■ Given request ■
Pick out every line in the data below that contains the word "appear", and copy each of those lines.

■ Record list ■
----------

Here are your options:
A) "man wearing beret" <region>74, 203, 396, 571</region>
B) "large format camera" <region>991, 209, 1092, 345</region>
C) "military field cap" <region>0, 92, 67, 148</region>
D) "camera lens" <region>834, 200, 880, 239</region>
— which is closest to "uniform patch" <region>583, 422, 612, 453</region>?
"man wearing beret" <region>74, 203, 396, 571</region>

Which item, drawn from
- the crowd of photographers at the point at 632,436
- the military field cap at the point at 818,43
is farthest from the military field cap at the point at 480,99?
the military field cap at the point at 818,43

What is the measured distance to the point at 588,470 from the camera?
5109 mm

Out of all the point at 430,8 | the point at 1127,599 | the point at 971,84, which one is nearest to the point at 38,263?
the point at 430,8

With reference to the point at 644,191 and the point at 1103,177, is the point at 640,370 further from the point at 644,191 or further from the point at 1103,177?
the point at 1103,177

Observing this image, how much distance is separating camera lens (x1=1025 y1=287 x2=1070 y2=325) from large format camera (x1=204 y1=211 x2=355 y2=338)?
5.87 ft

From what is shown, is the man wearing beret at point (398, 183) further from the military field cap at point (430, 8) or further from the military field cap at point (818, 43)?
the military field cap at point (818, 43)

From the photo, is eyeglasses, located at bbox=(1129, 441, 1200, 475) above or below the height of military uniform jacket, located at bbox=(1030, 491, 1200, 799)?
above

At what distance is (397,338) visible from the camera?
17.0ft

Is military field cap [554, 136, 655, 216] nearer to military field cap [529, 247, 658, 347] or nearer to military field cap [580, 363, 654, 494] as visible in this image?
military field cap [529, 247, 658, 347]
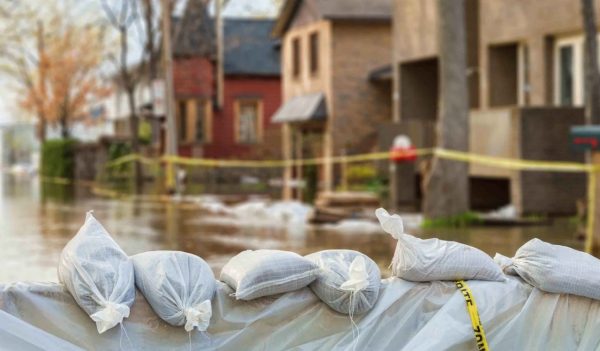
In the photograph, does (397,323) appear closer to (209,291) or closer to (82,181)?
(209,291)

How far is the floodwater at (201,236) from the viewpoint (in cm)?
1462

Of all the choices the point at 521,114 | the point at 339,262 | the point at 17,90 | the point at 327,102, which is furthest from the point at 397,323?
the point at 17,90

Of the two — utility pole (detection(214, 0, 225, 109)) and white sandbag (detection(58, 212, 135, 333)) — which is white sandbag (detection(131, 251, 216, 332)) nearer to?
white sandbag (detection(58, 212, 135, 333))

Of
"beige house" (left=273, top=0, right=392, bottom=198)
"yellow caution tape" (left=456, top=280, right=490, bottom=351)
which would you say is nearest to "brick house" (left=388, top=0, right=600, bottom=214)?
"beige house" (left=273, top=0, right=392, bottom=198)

----------

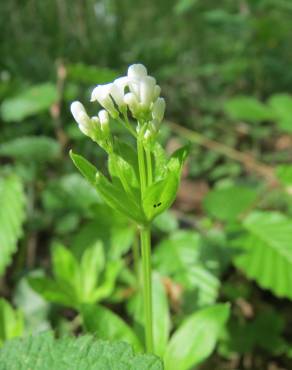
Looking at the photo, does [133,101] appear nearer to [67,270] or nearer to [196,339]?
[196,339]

----------

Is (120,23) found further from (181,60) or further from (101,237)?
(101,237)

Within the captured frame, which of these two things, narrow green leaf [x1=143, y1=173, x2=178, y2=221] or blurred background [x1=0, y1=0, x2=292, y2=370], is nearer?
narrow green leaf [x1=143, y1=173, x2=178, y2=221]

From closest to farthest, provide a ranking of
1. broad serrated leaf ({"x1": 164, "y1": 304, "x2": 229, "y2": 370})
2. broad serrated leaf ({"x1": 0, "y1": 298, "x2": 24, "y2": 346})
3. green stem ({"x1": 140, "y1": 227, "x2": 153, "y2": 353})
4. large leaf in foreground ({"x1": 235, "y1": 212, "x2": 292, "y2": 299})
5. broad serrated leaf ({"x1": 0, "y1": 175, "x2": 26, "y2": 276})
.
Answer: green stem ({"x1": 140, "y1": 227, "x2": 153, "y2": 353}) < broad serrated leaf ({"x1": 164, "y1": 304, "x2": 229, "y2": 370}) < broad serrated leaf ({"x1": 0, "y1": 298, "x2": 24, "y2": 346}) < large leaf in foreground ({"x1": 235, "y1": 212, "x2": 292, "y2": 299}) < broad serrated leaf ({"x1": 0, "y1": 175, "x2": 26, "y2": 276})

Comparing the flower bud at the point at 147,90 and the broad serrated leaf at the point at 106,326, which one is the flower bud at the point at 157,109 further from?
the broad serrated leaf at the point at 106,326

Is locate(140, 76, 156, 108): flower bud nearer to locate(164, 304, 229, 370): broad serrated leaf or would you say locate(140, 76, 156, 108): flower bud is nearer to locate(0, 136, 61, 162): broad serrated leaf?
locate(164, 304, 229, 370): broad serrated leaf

----------

■ Reply to the exercise ■
In the photograph, does (397,323) appear closer to (209,291) or closer to (82,181)?
Looking at the photo, does [133,101] appear nearer to [67,270] or nearer to [196,339]?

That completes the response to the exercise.